According to NAPO, the National Association of Productivity and Organizing Professionals, 72% of people consider most or all of their home to be disorganized, and Sherrie Bourg Carter, Director at PsychologyToday.com reports “Messy homes and workplaces leave us feeling anxious, helpless and overwhelmed.” https://www.napo.net/page/GOMonth2020. So, getting organized, both literally and mentally, can actually be a catalyst for reducing stress and helping to make some of these other goals and resolutions possible.
There are many familiar ideas for getting organized, like making lists, tossing out or donating old and unused things, but here are some organizational ideas you may not have thought about, courtesy of PsychCentral.com’s Blog – 9 Lesser-Known Tips for Getting & Staying Organized by Margarita Tartakovsky, M.S., Associate Editor, 8 Jul 2018. Click here for the full article.
1. Define what organization means for you.
There is no one size fits all, so create your definition of being organized, focusing on what is most important or currently troubling to you, instead of adopting what you see in the media or other people’s homes.
2. Create an organizing playlist.
“Music can get you moving,” so listening to a playlist can be motivating, according to Jamie Novak, author of The Get Organized Answer Book, 1000 Best Quick and Easy Time-Saving Strategies and 1000 Best Quick and Easy Organizing Secrets.
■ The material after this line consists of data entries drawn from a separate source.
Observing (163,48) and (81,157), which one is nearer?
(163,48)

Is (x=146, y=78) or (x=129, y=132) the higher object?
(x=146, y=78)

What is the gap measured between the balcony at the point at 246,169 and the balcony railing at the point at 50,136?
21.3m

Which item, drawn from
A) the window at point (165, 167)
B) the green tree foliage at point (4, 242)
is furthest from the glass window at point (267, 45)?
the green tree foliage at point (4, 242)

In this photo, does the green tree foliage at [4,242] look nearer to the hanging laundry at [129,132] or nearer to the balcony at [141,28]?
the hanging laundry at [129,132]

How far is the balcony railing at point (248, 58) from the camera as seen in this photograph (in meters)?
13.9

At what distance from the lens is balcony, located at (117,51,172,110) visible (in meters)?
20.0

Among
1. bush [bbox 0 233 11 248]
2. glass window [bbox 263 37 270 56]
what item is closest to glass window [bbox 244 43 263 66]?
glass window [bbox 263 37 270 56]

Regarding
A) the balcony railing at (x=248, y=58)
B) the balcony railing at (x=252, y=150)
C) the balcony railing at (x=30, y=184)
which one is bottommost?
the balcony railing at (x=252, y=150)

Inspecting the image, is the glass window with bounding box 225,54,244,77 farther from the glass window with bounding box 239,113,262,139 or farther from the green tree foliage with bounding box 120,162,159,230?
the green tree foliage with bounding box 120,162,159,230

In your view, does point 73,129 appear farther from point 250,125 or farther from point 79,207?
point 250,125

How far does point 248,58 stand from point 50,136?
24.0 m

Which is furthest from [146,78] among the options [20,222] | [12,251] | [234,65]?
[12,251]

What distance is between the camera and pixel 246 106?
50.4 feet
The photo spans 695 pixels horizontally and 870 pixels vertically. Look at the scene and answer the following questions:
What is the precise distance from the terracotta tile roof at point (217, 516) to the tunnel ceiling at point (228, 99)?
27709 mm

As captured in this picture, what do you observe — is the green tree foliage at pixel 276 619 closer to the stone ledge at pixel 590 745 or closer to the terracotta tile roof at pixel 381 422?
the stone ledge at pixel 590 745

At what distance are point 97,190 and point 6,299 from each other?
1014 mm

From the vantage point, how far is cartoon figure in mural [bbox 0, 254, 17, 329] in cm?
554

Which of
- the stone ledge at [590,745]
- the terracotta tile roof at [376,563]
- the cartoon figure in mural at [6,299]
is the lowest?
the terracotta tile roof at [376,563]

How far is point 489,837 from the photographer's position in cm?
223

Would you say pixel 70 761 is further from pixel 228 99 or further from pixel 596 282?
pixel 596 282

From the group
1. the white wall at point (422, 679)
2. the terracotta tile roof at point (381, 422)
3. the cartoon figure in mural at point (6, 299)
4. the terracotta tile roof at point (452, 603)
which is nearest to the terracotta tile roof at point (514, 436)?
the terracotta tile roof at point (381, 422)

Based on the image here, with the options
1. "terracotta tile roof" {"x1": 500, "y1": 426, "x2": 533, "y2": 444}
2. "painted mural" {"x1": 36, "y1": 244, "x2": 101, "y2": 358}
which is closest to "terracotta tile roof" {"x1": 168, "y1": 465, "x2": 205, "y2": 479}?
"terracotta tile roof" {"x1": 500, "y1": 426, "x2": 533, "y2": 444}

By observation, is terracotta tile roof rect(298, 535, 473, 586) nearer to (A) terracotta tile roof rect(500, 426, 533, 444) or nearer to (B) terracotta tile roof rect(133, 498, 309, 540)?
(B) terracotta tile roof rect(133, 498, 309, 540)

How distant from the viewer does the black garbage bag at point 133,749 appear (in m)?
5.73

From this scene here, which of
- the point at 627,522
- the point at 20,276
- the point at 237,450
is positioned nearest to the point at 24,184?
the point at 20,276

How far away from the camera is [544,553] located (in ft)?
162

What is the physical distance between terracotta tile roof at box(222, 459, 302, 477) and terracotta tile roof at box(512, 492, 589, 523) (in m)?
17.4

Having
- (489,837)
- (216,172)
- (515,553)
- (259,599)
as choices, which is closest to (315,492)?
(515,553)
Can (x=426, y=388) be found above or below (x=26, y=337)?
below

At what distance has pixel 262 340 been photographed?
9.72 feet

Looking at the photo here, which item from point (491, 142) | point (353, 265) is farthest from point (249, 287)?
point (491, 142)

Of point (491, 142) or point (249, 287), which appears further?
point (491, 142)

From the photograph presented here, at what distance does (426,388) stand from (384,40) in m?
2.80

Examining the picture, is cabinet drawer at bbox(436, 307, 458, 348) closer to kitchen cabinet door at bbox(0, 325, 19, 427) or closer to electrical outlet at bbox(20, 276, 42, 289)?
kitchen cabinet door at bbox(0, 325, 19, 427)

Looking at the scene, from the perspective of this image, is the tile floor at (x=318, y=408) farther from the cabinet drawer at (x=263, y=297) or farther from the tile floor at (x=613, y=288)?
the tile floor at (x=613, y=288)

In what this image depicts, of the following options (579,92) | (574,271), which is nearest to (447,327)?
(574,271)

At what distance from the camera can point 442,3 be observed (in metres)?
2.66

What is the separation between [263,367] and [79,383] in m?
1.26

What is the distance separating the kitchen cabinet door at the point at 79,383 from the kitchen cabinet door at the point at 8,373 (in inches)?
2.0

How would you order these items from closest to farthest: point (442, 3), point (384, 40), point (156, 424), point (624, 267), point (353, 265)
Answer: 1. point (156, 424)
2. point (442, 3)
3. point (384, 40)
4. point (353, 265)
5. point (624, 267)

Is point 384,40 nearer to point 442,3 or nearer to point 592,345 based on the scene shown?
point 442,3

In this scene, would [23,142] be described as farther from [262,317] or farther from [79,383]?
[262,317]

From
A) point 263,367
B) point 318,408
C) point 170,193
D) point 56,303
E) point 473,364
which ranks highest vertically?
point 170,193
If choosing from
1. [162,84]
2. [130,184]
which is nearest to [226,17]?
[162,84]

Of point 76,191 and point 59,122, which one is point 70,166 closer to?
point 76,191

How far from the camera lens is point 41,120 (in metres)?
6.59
Hearing your playlist songs will then repeatedly trigger those positive responses.
3. Avoid being a “weekend warrior.”
Instead of attempting and failing to complete a get-it-all-done “marathon” organization project do shorter “sprints,” focusing on small areas or tasks you can complete in an hour or two.
4. Get help.
Professional organizers can meet with you, help you answer that first “what does organization mean to you” question, kick start or complete your projects, and then establish a sustainable system and schedule to meet your needs.